AUSGEWÄHLTER TEXT ::
* * * * * * *
# ID3 Tag auslesen / bearbeiten und in DB speichern..



## dehne (28. Dezember 2007)

Tag,
ein Kumpel und ich wir möchten gerne nen Script ertellen, dafür das man MP3's hochladen kann und diese dann in einer Liste angezeigt bekommt. Nur der hacken an der Sache ist, das man die noch bearbeiten soll und zwar den ID3 Tag.
Die Tabelle sieht derzeit so aus:
http://static-p1.dacooon.com/mp3datenbank/
Man kann das jetz per Hand nur hochladen und noch bearbeiten..
Unsere Idee, war es jetzt, das so aufzubauen, das man sagt oben weiter okay, uploaden, Datei auswählen uploaden, und wenn er das denn geuploadet hat, kommt ein Formular, in dem man die ID3 Tags bearbeiten kann und die dort schon vorhandn sind, u diese Daten die man dort bearbeitet, in eine Datenbank packt. und die Datenbank auslesen das sollte dann eigentlich mehr oder weniger jetz die Liste sein.. nur leider hackt es bei der umsetzung, wir habn zwar ne idee aber genau wissen wie wir anfangen soll au net wirklich...
* * * * * * *
AUFGABENSTELLUNG 1 :: Was soll laut dem Forumsbeitrag über ID3-Tags erscheinen, nachdem eine Datei hochgeladen wurde?
AUFGABENSTELLUNG 2 :: Zitieren Sie aus dem Forumsbeitrag über ID3-Tags die Stelle, die mit „Unsere Idee, war“ beginnt und mit „au net wirklich...“ endet.

GESAMMELTE DATEN ::
* * * * * * *
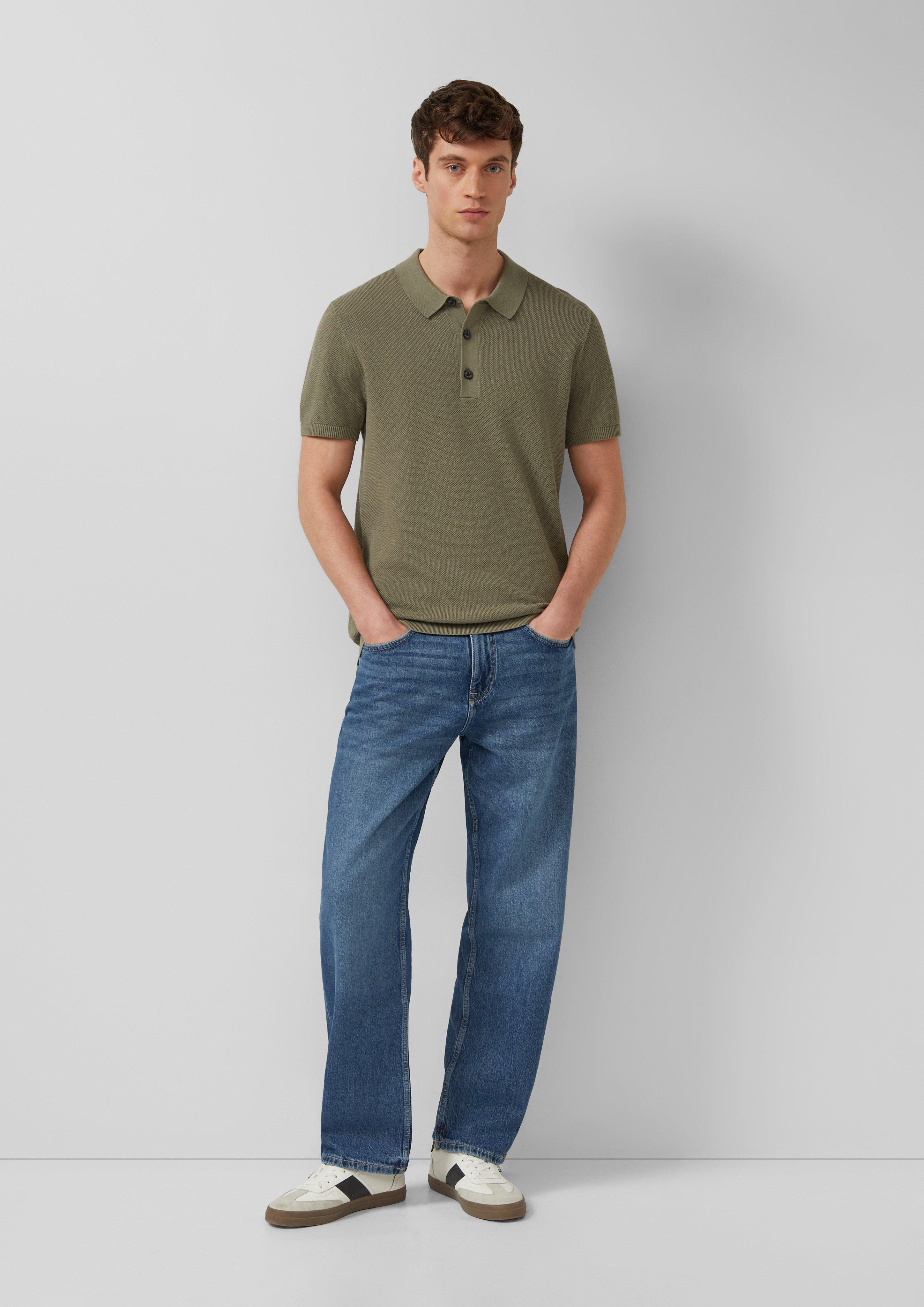 Sweter z dzianiny w kolorze 7853, 0200, 5978 & 9400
* * * * * * *
ERGEBNIS 1 :: Ein Formular, in dem man die bereits vorhandenen ID3-Tags bearbeiten kann.

ERGEBNIS 2 ::
Unsere Idee, war es jetzt, das so aufzubauen, das man sagt oben weiter okay, uploaden, Datei auswählen uploaden, und wenn er das denn geuploadet hat, kommt ein Formular, in dem man die ID3 Tags bearbeiten kann und die dort schon vorhandn sind, u diese Daten die man dort bearbeitet, in eine Datenbank packt. und die Datenbank auslesen das sollte dann eigentlich mehr oder weniger jetz die Liste sein.. nur leider hackt es bei der umsetzung, wir habn zwar ne idee aber genau wissen wie wir anfangen soll au net wirklich...